• Collected data
═══

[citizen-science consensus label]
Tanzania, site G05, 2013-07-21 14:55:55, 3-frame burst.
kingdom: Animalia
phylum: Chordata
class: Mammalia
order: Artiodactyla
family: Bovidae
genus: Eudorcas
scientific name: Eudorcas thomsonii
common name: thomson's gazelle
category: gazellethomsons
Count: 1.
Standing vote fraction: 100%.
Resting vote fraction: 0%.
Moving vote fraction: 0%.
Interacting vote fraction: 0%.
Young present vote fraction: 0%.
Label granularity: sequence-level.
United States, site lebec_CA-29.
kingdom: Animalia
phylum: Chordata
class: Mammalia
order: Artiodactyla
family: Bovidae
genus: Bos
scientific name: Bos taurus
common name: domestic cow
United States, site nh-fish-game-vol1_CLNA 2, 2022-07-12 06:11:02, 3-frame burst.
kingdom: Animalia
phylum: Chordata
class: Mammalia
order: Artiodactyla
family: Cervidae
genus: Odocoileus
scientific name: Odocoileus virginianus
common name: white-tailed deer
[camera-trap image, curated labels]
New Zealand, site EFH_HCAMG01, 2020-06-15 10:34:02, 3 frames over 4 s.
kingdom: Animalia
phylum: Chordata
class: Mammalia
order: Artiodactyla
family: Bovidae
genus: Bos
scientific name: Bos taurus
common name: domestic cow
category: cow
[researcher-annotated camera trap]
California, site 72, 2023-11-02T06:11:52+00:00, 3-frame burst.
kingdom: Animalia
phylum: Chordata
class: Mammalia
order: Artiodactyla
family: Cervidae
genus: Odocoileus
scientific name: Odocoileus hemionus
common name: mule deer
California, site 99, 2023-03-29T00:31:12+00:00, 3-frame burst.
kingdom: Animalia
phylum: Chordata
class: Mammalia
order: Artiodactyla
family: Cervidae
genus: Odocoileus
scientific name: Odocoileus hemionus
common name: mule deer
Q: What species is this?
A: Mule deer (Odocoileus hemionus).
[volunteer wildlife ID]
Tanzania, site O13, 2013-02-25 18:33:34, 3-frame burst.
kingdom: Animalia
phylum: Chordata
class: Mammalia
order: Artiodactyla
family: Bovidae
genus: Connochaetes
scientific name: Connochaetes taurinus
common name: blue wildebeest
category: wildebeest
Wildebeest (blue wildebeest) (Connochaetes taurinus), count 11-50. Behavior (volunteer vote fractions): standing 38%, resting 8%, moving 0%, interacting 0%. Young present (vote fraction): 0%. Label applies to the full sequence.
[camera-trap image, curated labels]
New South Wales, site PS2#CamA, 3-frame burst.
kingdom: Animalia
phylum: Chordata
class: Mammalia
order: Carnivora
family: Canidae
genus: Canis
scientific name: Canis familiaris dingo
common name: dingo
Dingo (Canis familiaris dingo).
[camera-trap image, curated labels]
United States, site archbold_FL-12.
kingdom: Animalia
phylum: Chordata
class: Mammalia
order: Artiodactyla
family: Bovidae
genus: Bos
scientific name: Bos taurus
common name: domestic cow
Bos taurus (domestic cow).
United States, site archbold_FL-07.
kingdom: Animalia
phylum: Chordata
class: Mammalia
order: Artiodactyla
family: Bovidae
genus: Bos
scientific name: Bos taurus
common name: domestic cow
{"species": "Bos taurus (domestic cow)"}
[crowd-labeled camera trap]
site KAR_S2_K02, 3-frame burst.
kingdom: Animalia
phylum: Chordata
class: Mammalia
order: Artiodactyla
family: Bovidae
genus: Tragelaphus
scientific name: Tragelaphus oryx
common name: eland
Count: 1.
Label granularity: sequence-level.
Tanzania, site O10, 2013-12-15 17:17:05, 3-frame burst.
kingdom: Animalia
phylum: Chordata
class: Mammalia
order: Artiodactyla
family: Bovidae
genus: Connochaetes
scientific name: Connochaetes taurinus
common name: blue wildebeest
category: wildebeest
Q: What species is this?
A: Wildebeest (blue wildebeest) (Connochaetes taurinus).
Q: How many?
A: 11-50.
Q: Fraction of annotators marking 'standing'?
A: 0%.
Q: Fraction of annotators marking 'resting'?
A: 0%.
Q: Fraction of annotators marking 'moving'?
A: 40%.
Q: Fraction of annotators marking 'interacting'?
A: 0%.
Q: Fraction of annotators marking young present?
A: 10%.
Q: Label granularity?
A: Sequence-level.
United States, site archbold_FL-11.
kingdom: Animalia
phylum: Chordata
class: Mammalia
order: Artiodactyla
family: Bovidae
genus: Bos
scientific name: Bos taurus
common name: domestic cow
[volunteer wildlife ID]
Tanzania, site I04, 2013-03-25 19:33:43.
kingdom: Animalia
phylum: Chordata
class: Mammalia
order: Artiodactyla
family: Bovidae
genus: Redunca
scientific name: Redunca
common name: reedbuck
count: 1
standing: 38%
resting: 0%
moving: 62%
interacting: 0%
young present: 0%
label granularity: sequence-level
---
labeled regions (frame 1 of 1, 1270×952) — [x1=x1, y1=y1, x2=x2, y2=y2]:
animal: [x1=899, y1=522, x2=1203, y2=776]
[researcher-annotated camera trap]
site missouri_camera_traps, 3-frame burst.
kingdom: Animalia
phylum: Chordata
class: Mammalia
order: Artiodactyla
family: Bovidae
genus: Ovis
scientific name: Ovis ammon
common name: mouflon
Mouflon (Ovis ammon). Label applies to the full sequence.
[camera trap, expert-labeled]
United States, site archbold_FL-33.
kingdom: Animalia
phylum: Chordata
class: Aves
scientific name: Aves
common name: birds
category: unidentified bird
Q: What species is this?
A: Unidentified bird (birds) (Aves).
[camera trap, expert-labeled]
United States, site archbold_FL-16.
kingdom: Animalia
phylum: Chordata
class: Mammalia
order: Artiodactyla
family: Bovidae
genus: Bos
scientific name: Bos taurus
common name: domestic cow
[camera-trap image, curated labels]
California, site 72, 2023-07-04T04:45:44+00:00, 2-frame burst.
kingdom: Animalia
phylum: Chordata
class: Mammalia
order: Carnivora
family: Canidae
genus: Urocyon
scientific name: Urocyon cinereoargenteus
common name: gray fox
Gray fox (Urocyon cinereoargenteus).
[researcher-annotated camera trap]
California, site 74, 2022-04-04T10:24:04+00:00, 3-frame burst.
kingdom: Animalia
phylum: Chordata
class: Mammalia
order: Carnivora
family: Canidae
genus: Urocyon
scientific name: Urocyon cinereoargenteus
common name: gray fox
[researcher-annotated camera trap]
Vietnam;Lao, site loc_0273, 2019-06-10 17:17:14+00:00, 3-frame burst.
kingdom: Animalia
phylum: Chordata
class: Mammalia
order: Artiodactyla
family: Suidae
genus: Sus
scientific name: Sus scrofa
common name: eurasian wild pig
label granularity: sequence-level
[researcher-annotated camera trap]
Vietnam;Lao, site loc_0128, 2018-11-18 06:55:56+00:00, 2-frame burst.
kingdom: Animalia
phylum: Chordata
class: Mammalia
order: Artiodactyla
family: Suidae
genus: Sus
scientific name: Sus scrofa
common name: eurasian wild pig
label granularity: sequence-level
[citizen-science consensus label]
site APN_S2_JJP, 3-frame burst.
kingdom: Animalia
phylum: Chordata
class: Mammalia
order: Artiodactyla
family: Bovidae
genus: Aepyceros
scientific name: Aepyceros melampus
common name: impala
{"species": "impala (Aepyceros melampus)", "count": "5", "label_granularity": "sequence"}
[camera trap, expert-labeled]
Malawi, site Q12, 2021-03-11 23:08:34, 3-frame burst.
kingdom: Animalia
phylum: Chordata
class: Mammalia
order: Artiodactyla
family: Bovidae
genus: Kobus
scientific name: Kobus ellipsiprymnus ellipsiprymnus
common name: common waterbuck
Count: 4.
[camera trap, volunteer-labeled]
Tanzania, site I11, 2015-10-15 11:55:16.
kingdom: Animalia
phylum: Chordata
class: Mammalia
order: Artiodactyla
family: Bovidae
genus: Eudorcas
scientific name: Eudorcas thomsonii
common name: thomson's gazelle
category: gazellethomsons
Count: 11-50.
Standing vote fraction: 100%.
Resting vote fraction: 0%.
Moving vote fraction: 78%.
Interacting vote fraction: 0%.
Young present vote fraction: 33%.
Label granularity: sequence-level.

═══

• Activity
Among the records, find every line with the word "United" and copy it.

• Reply
United States, site lebec_CA-29.
United States, site nh-fish-game-vol1_CLNA 2, 2022-07-12 06:11:02, 3-frame burst.
United States, site archbold_FL-12.
United States, site archbold_FL-07.
United States, site archbold_FL-11.
United States, site archbold_FL-33.
United States, site archbold_FL-16.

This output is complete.